Fitch: Finally, what’s next for you?

Tranter: I’d like to become a wealthy stockbroker, like Paul Gaugin, and go and live
on Tahiti, but I am stuck with the career of poet, I guess. I try to see it as an opportunity
for a kind of spiritual exercise: somehow you have to go on writing and publishing the
best poetry you can, and somehow you have to keep up a positive and kind-hearted
attitude, in spite of the deceit, corruption and incompetence that make the arena of
literature in Australia so contemptible an environment to work in. It’s hardly possible,
but I feel I have to try to do it. Day by day.

Fitch: And what are you writing at the moment?
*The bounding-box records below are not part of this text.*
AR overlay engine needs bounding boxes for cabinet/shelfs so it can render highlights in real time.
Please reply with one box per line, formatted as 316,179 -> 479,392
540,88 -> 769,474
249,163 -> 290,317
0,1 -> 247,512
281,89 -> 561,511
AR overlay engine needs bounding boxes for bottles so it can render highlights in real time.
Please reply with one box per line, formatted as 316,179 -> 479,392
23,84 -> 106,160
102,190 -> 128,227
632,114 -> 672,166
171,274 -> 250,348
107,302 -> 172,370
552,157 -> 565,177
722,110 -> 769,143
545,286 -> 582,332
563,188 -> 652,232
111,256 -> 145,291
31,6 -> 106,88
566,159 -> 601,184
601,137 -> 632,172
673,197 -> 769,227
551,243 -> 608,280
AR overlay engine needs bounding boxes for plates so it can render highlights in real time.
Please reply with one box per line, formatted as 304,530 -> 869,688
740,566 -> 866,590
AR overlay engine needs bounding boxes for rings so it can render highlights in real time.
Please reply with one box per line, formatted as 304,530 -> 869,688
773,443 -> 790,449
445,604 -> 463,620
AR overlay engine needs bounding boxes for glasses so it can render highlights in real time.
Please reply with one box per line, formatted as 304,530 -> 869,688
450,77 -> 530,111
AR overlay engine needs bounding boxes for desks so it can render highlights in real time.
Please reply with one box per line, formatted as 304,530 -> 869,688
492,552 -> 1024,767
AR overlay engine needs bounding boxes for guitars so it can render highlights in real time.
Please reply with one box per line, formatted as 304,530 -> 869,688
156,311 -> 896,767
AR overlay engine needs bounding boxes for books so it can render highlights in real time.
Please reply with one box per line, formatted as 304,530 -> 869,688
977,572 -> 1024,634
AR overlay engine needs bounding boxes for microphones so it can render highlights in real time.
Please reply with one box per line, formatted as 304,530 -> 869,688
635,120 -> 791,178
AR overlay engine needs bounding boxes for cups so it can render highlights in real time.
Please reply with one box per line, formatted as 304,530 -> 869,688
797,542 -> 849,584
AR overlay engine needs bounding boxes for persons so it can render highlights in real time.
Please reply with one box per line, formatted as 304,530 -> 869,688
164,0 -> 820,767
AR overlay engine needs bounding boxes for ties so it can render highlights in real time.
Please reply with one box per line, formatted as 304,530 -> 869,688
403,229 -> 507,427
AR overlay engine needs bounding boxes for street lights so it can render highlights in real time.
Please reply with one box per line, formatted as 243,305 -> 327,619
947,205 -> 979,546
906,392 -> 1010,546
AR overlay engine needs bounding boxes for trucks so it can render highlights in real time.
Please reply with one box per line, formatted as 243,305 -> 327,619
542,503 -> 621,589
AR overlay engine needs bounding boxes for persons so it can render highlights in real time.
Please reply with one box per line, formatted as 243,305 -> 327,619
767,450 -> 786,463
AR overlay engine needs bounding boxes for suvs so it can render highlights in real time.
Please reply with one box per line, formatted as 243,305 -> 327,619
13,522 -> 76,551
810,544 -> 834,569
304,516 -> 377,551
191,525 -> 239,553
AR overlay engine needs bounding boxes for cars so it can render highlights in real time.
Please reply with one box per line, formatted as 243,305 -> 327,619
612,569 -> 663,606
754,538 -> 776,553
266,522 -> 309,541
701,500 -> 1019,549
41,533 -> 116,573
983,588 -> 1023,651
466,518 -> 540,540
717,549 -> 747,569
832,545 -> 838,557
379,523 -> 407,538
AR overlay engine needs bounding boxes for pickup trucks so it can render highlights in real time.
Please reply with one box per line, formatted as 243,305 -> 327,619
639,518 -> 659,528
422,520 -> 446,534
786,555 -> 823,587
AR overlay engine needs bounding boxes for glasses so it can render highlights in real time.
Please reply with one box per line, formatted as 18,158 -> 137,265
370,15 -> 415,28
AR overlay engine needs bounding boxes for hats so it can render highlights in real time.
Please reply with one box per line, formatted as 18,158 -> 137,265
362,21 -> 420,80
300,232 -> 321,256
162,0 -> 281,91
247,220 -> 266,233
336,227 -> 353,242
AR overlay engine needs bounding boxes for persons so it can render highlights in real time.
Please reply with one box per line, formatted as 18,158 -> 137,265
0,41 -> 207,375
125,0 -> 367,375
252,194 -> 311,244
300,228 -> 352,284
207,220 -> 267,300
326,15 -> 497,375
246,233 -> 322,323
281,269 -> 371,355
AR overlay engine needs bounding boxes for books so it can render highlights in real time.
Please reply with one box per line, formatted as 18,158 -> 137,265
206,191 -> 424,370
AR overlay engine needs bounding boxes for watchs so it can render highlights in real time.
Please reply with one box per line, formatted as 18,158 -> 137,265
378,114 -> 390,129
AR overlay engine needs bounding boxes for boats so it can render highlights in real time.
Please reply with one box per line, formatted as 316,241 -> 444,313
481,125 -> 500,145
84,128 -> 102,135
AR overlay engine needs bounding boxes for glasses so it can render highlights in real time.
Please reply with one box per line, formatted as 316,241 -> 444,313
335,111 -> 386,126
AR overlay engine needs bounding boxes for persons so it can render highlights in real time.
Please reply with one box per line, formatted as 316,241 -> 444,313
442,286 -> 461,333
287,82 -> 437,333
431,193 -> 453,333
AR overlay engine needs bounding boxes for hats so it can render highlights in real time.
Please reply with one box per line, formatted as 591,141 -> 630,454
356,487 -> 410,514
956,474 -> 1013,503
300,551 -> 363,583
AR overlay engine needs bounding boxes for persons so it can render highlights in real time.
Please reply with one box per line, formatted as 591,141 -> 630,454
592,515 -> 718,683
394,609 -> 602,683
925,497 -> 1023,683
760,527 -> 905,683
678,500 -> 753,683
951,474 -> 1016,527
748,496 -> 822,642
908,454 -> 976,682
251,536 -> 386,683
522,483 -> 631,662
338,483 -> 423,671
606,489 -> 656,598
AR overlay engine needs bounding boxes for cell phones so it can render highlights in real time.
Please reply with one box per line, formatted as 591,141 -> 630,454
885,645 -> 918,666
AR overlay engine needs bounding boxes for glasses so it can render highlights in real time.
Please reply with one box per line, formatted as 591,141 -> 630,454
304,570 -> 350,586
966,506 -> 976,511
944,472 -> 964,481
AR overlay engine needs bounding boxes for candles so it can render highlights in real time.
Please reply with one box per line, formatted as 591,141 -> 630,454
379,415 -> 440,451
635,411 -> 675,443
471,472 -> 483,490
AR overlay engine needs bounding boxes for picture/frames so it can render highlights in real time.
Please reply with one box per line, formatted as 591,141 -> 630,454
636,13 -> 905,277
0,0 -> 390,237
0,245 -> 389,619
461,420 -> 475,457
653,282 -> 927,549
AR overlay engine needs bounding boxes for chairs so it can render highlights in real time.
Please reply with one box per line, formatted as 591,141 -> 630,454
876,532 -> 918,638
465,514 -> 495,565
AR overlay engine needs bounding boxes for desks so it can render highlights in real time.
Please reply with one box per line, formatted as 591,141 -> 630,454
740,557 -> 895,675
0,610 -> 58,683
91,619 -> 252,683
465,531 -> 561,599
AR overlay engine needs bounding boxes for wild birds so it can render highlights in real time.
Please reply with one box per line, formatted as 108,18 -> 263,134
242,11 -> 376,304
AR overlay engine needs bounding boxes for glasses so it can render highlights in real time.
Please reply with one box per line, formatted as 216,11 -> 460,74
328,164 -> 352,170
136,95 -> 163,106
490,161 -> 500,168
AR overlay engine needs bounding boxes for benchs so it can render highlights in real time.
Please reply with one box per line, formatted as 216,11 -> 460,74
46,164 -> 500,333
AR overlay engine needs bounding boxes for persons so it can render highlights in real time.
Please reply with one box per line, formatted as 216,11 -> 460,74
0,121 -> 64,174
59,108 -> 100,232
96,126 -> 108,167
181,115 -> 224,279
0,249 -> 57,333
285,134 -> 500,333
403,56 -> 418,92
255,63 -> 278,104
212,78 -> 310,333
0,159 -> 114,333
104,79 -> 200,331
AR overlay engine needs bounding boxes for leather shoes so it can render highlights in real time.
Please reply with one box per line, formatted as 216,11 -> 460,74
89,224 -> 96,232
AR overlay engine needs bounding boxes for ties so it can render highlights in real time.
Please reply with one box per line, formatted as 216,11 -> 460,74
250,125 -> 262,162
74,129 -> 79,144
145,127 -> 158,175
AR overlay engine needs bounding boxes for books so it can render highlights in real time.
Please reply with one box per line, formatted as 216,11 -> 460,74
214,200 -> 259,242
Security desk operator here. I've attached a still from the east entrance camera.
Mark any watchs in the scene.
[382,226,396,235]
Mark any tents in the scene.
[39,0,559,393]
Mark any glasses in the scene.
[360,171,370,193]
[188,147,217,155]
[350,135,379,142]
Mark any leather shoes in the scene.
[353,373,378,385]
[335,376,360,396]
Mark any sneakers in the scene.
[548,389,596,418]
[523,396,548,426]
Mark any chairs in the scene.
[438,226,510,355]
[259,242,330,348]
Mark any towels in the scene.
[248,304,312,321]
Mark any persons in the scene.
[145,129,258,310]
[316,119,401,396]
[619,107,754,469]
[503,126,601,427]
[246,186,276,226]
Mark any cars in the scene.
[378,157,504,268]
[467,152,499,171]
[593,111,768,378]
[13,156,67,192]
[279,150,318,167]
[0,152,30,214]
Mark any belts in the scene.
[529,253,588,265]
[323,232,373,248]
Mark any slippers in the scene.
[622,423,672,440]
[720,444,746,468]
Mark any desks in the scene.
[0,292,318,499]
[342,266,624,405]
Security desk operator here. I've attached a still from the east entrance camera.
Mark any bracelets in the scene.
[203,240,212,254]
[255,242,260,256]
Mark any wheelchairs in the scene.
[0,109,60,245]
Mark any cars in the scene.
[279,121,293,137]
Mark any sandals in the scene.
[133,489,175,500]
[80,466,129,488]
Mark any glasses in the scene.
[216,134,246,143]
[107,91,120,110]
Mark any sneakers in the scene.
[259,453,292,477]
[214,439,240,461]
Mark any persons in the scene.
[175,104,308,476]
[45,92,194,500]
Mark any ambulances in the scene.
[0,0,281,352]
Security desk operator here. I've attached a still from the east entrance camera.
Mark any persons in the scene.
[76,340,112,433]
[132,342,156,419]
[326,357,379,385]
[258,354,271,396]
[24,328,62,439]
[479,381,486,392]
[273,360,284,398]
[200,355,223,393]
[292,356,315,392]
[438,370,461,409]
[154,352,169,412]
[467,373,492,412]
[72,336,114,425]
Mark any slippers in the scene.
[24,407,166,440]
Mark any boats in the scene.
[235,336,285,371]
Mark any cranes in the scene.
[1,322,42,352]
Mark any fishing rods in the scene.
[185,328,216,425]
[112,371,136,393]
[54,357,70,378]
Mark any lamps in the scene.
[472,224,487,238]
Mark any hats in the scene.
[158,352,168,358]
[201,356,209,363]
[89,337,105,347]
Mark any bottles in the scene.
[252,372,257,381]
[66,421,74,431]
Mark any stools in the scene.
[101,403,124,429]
Tranter: I am writing a few small, rhyming poems.

  ~ ~ ~

 

 

1.  http://jacketmagazine.com/27/faga-mint.htm

2. Rod Mengham. «The Salt Companion to John Tranter» (Salt Companions to Poetry). Fulbourn CAMBRIDGE UK 2010. Salt Publishing. EAN13: 9781876857769 ISBN: 9781876857769

3. ‘A sufferer from Fugue, a Fugueur /Fugeuse, would typically reside in France at the end of the nineteenth century and would suffer from the occasional irresistible desire to travel long distances rapidly, apparently aimlessly, and, crucially, with subsequent partial or, more usually, total amnesia.’ From a review of Hacking, Ian. Mad Travellers: Reflections on the reality of transient mental illnesses. xii, 239pp., illus., maps, bibliogr. London: Free Association Books, 1998. In Source: The Journal of the Royal Anthropological Institute, Vol. 7, No. 3, (Sep., 2001), pp. 600-601. Published by: Royal Anthropological Institute of Great Britain and Ireland. Stable URL: http://www.jstor.org/stable/31344460

4.  BLOOD AND GUTS — poems from the bottom of the river. John Tranter reviews The Clean Dark, by Robert Adamson. Paper Bark Press, 1989; ISBN 0 9587801 2 9. First published in «Editions» no. 4 November 1989 (p.31), and available on the Internet at http://johntranter.com/reviewer/1989-ra-clean-dark.shtml.

5.  George Santayana. The Life of Reason (1905-1906). Vol. I, Reason in Common Sense.